-
Notifications
You must be signed in to change notification settings - Fork 18
Description
While running indexgather at scale on some larger Slingshot-11 machines I hit verification failures that turned out to be from failed allocations during exstack_init().
I believe this is from the THREADS*THREADS multiplication in the following allocation overflowing:
bale/src/bale_classic/exstack/exstack.upc
Line 86 in 1b8f673
| XStk->wait_done = lgp_all_alloc(THREADS*THREADS,sizeof(int64_t)); |
For 2**16 PEs this was 2**16 * 2**16, which overflows int (I think it's UB, but for my runs it was trying to do a zero sized allocation). I'd expect any number of PEs larger than 46,340 sqrt(2**31-1) to trigger this behavior.

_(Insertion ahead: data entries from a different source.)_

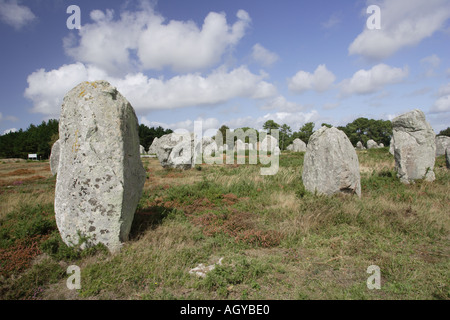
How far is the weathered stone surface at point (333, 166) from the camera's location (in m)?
9.68

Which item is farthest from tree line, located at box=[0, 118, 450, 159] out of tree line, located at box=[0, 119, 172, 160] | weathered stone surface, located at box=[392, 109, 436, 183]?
weathered stone surface, located at box=[392, 109, 436, 183]

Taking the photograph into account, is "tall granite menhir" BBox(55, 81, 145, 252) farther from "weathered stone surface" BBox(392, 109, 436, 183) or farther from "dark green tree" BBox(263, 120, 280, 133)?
"dark green tree" BBox(263, 120, 280, 133)

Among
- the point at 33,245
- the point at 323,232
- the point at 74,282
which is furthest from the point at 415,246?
the point at 33,245

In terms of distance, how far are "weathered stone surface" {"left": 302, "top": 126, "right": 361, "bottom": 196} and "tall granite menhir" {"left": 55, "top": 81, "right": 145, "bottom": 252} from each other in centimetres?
742

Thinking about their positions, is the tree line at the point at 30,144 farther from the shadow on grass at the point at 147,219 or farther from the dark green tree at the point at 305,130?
the dark green tree at the point at 305,130

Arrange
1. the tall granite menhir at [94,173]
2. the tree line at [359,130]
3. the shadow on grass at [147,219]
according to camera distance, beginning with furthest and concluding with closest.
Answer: the tree line at [359,130] → the shadow on grass at [147,219] → the tall granite menhir at [94,173]

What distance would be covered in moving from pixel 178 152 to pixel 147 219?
14.1m

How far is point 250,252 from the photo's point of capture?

Looking through the code, the only other obvious overflow I saw was:
bale/src/bale_classic/exstack/exstack.upc
Line 112 in 1b8f673
| lgp_put_int64(Xstk->wait_done, MYTHREAD*THREADS + Xstk->put_order[i], 1L); |
I wanted to check if this issue was surprising and whether anybody else has run exstack at this scale. I think 2**16 PEs is 128G of aggregator buffers per node, so it may just be beyond the scale exstack was designed for.